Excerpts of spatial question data
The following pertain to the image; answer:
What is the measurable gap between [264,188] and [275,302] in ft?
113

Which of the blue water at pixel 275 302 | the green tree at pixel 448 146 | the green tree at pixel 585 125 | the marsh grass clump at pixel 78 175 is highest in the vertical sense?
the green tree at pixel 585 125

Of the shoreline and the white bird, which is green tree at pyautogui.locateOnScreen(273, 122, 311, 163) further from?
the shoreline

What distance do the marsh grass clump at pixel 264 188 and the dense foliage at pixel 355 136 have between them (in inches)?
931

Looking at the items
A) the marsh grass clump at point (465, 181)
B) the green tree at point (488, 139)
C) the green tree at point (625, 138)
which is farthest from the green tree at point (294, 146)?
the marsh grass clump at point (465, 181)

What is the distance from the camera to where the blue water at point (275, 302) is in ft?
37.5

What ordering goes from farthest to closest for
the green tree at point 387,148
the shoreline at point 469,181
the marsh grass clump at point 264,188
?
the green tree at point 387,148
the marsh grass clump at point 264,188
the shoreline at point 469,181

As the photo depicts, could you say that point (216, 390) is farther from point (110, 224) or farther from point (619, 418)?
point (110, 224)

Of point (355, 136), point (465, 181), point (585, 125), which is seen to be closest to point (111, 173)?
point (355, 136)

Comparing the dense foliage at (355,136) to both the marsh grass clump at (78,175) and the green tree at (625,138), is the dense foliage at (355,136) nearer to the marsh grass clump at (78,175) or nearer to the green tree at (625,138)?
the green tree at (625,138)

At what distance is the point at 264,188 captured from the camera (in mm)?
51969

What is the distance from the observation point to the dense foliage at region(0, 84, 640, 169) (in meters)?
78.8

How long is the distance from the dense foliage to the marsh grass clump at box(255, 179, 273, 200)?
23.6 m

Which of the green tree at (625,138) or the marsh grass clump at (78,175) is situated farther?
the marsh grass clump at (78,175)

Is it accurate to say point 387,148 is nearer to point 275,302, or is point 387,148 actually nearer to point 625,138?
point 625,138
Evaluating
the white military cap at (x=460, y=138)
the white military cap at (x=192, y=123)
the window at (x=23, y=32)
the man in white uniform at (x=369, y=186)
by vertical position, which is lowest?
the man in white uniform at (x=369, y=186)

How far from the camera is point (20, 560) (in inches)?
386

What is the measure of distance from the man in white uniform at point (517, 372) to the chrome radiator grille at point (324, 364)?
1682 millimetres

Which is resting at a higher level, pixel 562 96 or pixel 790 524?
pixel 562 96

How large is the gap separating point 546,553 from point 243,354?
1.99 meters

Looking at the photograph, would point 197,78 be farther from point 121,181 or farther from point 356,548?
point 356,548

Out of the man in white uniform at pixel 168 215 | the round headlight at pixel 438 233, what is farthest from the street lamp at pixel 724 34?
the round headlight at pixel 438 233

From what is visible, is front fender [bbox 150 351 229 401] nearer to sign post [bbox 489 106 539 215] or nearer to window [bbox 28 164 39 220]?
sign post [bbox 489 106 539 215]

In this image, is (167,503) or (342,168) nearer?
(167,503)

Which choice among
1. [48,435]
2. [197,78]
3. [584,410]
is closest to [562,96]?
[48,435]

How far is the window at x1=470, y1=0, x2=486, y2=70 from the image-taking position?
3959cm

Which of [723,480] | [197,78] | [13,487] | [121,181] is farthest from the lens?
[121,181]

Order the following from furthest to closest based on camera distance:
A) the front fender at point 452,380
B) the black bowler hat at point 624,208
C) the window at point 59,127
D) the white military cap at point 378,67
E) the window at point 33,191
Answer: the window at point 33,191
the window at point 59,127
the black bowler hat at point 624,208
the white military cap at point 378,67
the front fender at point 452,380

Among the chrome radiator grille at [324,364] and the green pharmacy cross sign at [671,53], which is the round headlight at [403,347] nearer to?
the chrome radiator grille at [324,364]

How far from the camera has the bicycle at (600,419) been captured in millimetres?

* **TASK BRIEF**
Can you reproduce word for word the records from the line with "Which choice among" up to and including the last line of the records?

* **RESULT OF THE TASK**
Which choice among
1. [48,435]
2. [197,78]
3. [584,410]
is closest to [562,96]?
[48,435]

How far is the window at x1=470, y1=0, x2=486, y2=70 from the image-taking position?
3959cm

Which of [723,480] | [197,78] | [13,487] | [121,181] is farthest from the lens?
[121,181]

Order the following from furthest to closest based on camera distance:
A) the front fender at point 452,380
B) the black bowler hat at point 624,208
C) the window at point 59,127
D) the white military cap at point 378,67
E) the window at point 33,191
Answer: the window at point 33,191
the window at point 59,127
the black bowler hat at point 624,208
the white military cap at point 378,67
the front fender at point 452,380

Among the chrome radiator grille at [324,364] and the green pharmacy cross sign at [671,53], which is the round headlight at [403,347] nearer to?
the chrome radiator grille at [324,364]

How far from the camera has the bicycle at (600,419) been captured in millimetres?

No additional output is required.